WebWalker: Benchmarking LLMs in Web Traversal¶
Conference: ACL 2025
arXiv: 2501.07572
Code: https://github.com/Alibaba-NLP/DeepResearch
Area: LLM Evaluation
Keywords: Web Traversal, Retrieval-Augmented Generation, Multi-Agent Framework, Deep Information Retrieval, Benchmark Evaluation
TL;DR¶
This paper proposes the WebWalkerQA benchmark to evaluate the capabilities of LLMs in deep web traversal for information gathering. It also designs the WebWalker multi-agent framework to mimic human web navigation behaviors via an Explore-Critic paradigm, significantly improving complex QA performance by integrating horizontal and vertical retrieval with RAG.
Background & Motivation¶
Background: Retrieval-Augmented Generation (RAG) has demonstrated outstanding performance in open-domain question answering. Existing methods typically rely on page snippets returned by search engines as knowledge sources, which LLMs use to generate answers.
Limitations of Prior Work: Traditional search engines can only retrieve shallow web content (such as homepage snippets) and fail to traverse deep subpages of websites to obtain more detailed and deeper information. When questions involve multi-level, cross-subpage complex information, relying solely on shallow search engine results severely limits the answer quality of LLMs.
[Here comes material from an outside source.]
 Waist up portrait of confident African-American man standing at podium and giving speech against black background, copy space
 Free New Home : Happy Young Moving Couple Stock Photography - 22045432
Key Challenge: Web information is organized hierarchically—a website often contains multi-level structures such as homepages, subpages, and nested subpages. Existing RAG systems formulate responses after viewing only the "first layer," which is analogous to writing a report after reading only the table of contents. This leads to incomplete or even incorrect answers in scenarios requiring deep information.
Goal: (1) To construct a benchmark dataset specifically designed to evaluate the web traversal capabilities of LLMs; (2) to design a multi-agent framework that allows LLMs to navigate among subpages of websites like humans, systematically extracting deep-level information.
Key Insight: When humans browse a website, they navigate between different subpages based on their needs—first browsing first-level pages to understand the overall framework, and then diving into specific subpages for details. This "exploration-judgment" navigation pattern can be modeled as a collaborative process among multiple agents.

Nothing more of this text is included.